Beginning with the line below that contains "United States, site usda-white-mountain-nf-vol1_Kil" and ending with the line that contains "common name: blue wildebeest", copy every line exactly. Copy nothing else.

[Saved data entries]
════════
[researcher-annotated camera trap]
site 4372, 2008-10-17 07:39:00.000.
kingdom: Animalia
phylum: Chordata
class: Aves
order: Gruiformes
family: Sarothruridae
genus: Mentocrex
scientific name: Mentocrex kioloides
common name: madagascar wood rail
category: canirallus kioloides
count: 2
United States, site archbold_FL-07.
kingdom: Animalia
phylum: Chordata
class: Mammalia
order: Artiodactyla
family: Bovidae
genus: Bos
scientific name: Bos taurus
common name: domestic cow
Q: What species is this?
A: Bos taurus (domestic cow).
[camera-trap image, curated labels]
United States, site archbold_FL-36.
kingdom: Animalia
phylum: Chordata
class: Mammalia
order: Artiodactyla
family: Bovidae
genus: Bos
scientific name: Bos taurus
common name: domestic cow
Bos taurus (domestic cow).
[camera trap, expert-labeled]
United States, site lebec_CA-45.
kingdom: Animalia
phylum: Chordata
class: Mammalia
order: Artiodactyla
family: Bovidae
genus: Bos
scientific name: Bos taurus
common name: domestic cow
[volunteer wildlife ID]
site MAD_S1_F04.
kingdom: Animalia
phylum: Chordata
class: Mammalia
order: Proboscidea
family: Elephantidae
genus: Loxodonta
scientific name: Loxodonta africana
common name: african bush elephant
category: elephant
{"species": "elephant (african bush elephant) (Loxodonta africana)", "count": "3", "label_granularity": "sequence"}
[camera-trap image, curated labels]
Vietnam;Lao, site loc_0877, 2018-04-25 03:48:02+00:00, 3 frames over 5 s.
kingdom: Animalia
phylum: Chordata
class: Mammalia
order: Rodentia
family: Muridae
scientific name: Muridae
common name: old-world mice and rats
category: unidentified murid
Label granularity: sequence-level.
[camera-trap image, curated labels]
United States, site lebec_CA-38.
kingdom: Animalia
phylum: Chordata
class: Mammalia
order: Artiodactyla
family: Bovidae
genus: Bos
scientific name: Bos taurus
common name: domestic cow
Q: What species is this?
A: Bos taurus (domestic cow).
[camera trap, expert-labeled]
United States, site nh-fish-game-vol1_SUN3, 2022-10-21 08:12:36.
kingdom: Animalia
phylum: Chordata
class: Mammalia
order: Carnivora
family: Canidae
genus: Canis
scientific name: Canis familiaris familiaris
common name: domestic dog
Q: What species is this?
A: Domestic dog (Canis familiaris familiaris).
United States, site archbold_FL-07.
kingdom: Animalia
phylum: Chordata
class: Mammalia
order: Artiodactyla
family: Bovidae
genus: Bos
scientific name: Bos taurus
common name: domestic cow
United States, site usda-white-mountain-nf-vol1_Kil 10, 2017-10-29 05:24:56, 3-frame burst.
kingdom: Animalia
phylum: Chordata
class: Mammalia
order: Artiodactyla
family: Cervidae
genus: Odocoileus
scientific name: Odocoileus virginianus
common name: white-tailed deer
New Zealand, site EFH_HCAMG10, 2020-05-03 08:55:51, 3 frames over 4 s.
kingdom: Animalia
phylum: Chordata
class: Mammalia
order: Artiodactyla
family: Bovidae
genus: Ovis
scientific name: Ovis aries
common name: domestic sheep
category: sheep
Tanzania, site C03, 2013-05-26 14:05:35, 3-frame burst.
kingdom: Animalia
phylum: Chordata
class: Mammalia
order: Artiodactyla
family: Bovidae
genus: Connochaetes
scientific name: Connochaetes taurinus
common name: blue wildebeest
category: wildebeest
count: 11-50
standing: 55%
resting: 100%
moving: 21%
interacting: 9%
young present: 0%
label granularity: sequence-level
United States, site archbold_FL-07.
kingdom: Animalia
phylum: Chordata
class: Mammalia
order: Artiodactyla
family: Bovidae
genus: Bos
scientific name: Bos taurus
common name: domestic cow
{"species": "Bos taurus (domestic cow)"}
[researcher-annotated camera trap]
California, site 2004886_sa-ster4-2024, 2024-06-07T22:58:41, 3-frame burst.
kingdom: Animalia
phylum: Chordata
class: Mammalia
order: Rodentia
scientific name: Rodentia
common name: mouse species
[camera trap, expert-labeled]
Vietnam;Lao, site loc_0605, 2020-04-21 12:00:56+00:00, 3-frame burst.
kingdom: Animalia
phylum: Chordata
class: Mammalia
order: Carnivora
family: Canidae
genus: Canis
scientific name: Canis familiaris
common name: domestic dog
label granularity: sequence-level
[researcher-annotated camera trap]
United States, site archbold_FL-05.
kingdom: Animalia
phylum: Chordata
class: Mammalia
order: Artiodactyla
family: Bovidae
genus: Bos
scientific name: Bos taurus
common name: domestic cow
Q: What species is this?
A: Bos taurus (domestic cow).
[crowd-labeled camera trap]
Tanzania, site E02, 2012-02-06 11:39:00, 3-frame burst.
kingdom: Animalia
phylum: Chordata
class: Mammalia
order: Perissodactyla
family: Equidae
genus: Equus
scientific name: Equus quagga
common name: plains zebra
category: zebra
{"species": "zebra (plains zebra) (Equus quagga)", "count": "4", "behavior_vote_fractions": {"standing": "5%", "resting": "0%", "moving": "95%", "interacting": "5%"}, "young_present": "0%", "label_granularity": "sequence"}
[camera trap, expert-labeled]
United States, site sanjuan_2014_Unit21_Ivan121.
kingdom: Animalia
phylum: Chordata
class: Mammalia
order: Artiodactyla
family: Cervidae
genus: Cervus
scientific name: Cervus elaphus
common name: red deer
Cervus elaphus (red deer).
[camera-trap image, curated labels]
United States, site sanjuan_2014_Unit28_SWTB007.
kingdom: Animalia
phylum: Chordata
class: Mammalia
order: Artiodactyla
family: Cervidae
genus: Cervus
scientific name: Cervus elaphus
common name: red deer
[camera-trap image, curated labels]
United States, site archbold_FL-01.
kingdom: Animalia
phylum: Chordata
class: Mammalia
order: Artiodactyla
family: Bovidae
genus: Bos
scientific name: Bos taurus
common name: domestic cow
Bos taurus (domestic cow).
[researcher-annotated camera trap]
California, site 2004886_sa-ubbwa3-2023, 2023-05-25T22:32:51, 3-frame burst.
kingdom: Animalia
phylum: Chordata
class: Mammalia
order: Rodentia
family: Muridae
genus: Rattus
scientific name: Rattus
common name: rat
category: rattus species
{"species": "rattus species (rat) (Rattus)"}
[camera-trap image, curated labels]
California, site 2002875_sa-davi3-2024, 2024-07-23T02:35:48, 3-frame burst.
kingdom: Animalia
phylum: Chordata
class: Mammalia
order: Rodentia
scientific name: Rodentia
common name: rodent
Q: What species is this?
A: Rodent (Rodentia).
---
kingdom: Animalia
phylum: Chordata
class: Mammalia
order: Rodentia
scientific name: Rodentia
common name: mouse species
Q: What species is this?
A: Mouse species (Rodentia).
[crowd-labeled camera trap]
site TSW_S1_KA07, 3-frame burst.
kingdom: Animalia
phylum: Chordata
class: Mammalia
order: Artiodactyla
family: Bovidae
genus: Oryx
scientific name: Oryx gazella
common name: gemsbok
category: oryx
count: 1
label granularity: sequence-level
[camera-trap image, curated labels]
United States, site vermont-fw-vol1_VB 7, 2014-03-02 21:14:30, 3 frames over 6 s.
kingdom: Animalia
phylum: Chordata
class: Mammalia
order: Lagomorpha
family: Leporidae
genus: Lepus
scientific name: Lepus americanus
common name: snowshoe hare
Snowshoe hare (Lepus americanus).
════════
▶ **SOLUTION FOR THIS PROBLEM**:
United States, site usda-white-mountain-nf-vol1_Kil 10, 2017-10-29 05:24:56, 3-frame burst.
kingdom: Animalia
phylum: Chordata
class: Mammalia
order: Artiodactyla
family: Cervidae
genus: Odocoileus
scientific name: Odocoileus virginianus
common name: white-tailed deer
New Zealand, site EFH_HCAMG10, 2020-05-03 08:55:51, 3 frames over 4 s.
kingdom: Animalia
phylum: Chordata
class: Mammalia
order: Artiodactyla
family: Bovidae
genus: Ovis
scientific name: Ovis aries
common name: domestic sheep
category: sheep
Tanzania, site C03, 2013-05-26 14:05:35, 3-frame burst.
kingdom: Animalia
phylum: Chordata
class: Mammalia
order: Artiodactyla
family: Bovidae
genus: Connochaetes
scientific name: Connochaetes taurinus
common name: blue wildebeest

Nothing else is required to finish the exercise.